• **DATA FOR THIS EXERCISE**:
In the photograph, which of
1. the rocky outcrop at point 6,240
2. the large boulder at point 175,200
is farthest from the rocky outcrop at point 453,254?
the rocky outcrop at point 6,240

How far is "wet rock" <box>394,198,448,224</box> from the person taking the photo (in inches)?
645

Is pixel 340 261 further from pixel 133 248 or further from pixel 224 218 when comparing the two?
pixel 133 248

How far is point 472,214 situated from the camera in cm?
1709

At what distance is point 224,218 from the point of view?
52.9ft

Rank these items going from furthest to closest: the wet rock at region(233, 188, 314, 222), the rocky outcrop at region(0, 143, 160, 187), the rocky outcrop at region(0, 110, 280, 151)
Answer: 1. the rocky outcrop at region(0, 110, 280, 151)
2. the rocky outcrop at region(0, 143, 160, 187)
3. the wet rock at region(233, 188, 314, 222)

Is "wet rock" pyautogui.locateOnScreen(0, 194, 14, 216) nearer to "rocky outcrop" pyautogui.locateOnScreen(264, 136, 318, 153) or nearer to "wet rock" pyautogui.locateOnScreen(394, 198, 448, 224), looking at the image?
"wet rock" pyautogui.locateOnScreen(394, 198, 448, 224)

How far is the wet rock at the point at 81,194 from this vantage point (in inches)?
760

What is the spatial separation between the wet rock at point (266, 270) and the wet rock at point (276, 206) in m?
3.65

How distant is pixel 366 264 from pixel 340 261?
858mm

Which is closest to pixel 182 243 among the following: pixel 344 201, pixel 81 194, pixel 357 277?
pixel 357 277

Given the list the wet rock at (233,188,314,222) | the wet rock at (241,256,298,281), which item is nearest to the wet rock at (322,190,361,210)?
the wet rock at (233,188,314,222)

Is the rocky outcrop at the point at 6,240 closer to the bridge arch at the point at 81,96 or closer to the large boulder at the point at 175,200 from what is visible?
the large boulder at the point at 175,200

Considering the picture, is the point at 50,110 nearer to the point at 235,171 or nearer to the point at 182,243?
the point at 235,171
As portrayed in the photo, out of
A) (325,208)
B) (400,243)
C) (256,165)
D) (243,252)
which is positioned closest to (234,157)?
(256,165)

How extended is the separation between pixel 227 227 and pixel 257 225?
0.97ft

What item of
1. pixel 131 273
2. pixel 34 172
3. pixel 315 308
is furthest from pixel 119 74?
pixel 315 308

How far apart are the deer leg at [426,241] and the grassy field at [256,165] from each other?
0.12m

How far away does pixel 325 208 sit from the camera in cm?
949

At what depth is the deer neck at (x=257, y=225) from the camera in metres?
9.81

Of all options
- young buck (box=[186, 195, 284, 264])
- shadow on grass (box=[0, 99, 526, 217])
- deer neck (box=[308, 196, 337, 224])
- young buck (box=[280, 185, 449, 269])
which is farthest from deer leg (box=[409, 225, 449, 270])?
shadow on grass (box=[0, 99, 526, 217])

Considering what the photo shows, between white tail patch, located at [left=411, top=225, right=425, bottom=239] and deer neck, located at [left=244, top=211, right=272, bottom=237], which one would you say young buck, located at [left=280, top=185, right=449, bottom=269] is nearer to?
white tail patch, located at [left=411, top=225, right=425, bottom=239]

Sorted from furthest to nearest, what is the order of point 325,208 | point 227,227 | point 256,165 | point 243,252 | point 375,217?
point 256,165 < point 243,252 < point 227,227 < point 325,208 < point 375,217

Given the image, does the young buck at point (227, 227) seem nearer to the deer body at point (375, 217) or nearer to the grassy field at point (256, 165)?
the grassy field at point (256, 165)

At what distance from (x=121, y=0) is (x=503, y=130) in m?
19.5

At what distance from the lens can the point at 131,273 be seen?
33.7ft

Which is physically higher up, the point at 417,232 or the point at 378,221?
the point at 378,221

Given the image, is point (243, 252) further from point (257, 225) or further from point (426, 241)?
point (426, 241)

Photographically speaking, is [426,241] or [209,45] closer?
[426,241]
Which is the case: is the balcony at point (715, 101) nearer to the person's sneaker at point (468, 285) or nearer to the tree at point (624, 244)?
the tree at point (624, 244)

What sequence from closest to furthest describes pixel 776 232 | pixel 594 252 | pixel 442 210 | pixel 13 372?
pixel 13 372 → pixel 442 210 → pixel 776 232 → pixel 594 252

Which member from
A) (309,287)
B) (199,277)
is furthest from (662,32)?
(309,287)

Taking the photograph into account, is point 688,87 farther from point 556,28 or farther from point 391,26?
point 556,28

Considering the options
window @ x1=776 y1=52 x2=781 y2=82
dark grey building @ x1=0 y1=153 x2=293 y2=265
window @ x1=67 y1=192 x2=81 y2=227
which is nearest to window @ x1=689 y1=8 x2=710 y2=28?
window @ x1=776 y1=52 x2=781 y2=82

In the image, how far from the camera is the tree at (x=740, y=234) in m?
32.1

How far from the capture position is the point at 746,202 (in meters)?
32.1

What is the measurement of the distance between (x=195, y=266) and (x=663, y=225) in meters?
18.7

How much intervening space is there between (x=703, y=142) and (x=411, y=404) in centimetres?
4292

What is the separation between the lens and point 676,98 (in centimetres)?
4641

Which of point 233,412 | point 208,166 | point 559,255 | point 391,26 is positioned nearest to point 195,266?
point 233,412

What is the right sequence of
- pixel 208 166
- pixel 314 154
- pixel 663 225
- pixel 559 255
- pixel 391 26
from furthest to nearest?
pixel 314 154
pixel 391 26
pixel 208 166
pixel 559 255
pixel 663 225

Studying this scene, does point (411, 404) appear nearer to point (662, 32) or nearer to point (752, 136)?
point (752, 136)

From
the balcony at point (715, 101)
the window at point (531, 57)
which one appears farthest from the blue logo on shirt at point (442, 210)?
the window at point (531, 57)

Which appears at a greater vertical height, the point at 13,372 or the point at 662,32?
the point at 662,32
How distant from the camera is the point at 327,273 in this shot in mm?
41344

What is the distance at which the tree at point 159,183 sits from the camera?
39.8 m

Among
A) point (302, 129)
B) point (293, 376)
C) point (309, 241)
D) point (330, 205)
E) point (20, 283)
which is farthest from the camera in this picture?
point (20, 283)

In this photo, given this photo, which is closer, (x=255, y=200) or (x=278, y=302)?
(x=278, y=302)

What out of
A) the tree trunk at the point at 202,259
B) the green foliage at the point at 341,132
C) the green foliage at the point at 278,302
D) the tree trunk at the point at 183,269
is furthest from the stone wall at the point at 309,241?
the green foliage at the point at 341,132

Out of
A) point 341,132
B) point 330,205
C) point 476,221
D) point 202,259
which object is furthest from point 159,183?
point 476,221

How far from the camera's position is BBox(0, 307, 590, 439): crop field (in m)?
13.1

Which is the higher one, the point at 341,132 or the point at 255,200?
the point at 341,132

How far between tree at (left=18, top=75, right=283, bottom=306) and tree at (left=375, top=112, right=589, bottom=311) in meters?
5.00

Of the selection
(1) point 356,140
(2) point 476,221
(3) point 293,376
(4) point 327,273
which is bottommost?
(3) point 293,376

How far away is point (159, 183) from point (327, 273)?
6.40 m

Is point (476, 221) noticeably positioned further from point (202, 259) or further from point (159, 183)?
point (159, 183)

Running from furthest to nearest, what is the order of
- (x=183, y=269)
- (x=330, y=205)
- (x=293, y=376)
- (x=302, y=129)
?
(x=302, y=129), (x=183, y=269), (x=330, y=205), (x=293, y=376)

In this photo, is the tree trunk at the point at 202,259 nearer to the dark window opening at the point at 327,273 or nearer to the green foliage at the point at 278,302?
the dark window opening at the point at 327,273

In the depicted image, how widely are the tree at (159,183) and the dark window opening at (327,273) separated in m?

...

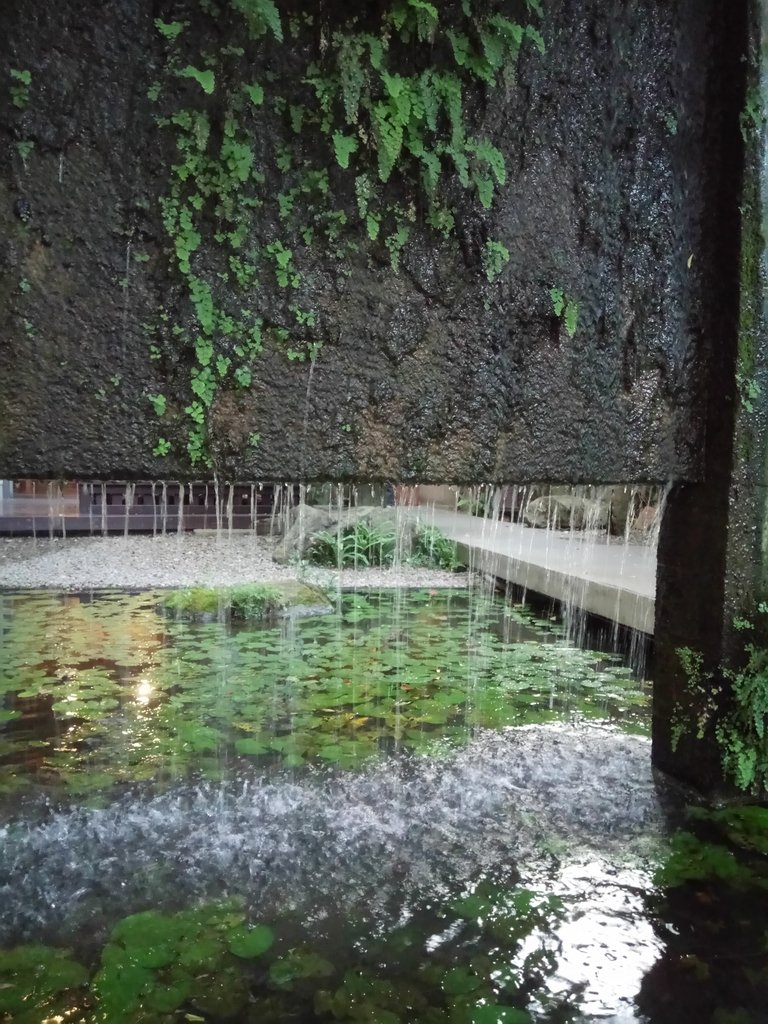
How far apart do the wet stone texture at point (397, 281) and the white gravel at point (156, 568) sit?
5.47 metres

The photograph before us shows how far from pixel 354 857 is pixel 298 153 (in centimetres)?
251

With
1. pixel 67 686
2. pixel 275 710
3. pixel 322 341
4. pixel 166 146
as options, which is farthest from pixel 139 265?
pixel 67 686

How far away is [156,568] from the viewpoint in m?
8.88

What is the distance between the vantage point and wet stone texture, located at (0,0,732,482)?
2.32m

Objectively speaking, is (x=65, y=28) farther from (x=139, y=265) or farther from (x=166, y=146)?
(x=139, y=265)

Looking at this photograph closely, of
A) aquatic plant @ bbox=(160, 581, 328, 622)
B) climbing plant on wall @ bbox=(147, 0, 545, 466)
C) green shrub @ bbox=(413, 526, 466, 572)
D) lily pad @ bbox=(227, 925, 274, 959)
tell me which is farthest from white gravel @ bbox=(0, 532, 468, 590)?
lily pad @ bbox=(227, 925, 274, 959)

* * *

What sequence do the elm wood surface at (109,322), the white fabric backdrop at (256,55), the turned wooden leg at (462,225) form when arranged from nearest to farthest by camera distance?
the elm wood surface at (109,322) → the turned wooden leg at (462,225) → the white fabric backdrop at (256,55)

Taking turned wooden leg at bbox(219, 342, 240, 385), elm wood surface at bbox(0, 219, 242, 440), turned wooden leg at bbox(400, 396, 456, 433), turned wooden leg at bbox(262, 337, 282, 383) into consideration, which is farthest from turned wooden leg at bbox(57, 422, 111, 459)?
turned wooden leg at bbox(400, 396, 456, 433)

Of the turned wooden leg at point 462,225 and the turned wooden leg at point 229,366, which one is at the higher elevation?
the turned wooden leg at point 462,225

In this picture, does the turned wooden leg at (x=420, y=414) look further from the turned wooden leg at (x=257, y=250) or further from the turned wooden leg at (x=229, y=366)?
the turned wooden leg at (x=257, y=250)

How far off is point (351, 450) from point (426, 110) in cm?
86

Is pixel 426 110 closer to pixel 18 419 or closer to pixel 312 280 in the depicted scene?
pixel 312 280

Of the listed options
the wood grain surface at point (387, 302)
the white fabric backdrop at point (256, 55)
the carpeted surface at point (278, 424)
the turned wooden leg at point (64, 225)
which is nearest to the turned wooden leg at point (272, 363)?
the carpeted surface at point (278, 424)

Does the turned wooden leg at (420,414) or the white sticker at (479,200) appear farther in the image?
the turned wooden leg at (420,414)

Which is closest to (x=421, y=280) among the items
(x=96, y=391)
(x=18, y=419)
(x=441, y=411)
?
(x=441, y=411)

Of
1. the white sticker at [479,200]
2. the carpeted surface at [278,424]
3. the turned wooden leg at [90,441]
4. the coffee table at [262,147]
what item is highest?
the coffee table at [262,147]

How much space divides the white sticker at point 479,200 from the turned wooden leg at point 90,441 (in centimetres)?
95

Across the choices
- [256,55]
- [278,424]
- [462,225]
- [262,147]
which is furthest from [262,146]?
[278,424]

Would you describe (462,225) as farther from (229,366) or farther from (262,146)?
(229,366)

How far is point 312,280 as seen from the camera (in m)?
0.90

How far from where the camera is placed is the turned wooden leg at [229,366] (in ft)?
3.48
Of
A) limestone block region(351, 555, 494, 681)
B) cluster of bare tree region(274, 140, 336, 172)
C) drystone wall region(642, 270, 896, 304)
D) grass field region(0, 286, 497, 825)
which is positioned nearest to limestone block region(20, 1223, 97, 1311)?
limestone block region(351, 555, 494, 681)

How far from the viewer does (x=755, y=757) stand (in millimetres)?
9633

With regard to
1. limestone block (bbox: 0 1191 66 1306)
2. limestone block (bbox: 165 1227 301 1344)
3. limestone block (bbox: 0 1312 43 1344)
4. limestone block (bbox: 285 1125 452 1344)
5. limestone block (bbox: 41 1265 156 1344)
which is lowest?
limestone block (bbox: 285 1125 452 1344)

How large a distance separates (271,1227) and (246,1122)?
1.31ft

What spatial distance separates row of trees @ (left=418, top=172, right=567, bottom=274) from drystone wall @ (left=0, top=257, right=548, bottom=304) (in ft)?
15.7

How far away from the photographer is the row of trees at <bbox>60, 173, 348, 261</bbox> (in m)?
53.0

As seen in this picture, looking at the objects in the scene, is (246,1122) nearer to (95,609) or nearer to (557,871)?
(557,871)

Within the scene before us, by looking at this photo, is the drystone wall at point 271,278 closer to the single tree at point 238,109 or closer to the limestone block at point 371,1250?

• **WRITTEN INSTRUCTION**: List every line of the records above that contains the word "balcony".

• **WORKED SOLUTION**:
Which is the case: is the balcony at point (715, 101) nearer to the person's sneaker at point (468, 285) or nearer to the tree at point (624, 244)?
the balcony at point (715, 101)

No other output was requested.